Successful small businesses identify a market niche. I encourage job seekers to do the same, to decide exactly what sort of job they want and the organisations they would like to work for – and to choose just two possible openings to work on at a time.
It’s usually the applicant who puts in the best overall application – résumé, interview, research and networking – who wins the job. Concentrating on just two applications gives applicants more time to do a really good job rather than their working on several applications at the same time. Researching the organisation’s needs, working out how best to help them meet those needs and developing a value proposition, that is the way to grab the employer’s interest.
The Value Proposition, Calls to Action and Other New Trends
In the past, I often referred to a job application as being a business proposal but a better term which I came across recently is value proposition. This refers to the value the applicant wants to bring to the employer organisation. The value proposition should radiate from every facet of the job search. Obviously from the résumé and written application and from interview performance but also from every contact with people from the organisation, network interviews, emails, phone calls. The value proposition should be firmly based on thorough research of the organisation’s needs and the applicant’s confidence and desire to meet those needs.
Calls to action can be really effective providing there is a consistent value proposition to encourage employers to take the required action. Yet to many job seekers calls to action are seen as being a bit too pushy. They are still approaching the job search as mendicants rather than problem solvers. This is something I want to combat. Applying for a job should be seen as offering a win-win solution, a partnership working to achieve shared objectives.

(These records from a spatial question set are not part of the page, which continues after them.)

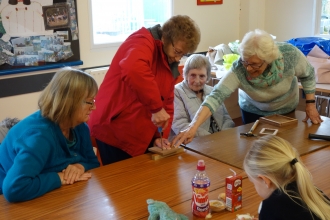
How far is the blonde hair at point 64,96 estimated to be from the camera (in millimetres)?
1649

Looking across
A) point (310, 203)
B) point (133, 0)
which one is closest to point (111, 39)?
point (133, 0)

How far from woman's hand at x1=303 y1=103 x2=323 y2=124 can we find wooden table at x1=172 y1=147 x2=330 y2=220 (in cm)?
42

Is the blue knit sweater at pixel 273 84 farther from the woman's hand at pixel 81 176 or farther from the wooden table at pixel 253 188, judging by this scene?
Answer: the woman's hand at pixel 81 176

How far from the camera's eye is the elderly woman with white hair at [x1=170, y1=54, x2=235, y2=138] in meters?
2.97

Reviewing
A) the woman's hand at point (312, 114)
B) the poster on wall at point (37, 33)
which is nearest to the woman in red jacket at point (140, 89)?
the woman's hand at point (312, 114)

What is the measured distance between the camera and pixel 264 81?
2.45 meters

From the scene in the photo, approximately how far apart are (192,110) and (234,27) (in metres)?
2.41

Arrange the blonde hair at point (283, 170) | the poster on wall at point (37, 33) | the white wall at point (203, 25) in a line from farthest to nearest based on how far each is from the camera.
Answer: the white wall at point (203, 25)
the poster on wall at point (37, 33)
the blonde hair at point (283, 170)

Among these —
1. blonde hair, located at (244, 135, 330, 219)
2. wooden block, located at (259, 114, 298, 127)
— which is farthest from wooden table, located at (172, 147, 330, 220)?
wooden block, located at (259, 114, 298, 127)

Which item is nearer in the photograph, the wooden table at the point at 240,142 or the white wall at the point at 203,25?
the wooden table at the point at 240,142

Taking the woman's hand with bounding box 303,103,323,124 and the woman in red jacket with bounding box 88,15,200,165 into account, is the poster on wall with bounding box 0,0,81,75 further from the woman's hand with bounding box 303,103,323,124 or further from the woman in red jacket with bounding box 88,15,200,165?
the woman's hand with bounding box 303,103,323,124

This is where career planning becomes so important: focus on just the one or two occupations which will bring the greatest satisfaction. These are the ones which will engender motivation and a cheerful, can-do attitude, the attributes which do so much to persuade the employer to hire.
And Now I’m a Writer!
It’s an approach to job search which works and I would like to share it, to help others take advantage of it. I’m getting older. I no longer see many clients but I can try to spread the word through my writing. Some CDAA members may have seen a few of my articles on LinkedIn Pulse and a revised edition of my book How to Get A Good Job After 50 is due to hit the bookshelves in about three months’ time.
The book takes a holistic approach to job search and, as far as possible, covers all angles affecting the job seeker. This approach allows the integration of confidence and attitude development into every facet of the job search, into résumés, interviews, research and networking – even into how to show the right attitude when being interviewed by a robot!
Into the Future
The publisher asked me to write a book addressing the needs of the over-50s which is what I have done. However, I believe there is an even greater need. This is to support young job seekers. Research has shown that those who don’t gain satisfying employment reasonably soon after finishing their education become psychologically ‘scarred’. This research has found that they are significantly more likely to suffer future unemployment and are far less likely to achieve their full potential.
Because youth unemployment and under-employment affect such a high proportion of young people, I see this as a serious threat to Australia’s future productivity and social cohesion. I would love to collaborate with an organisation to develop a multi-media program to help counter this situation.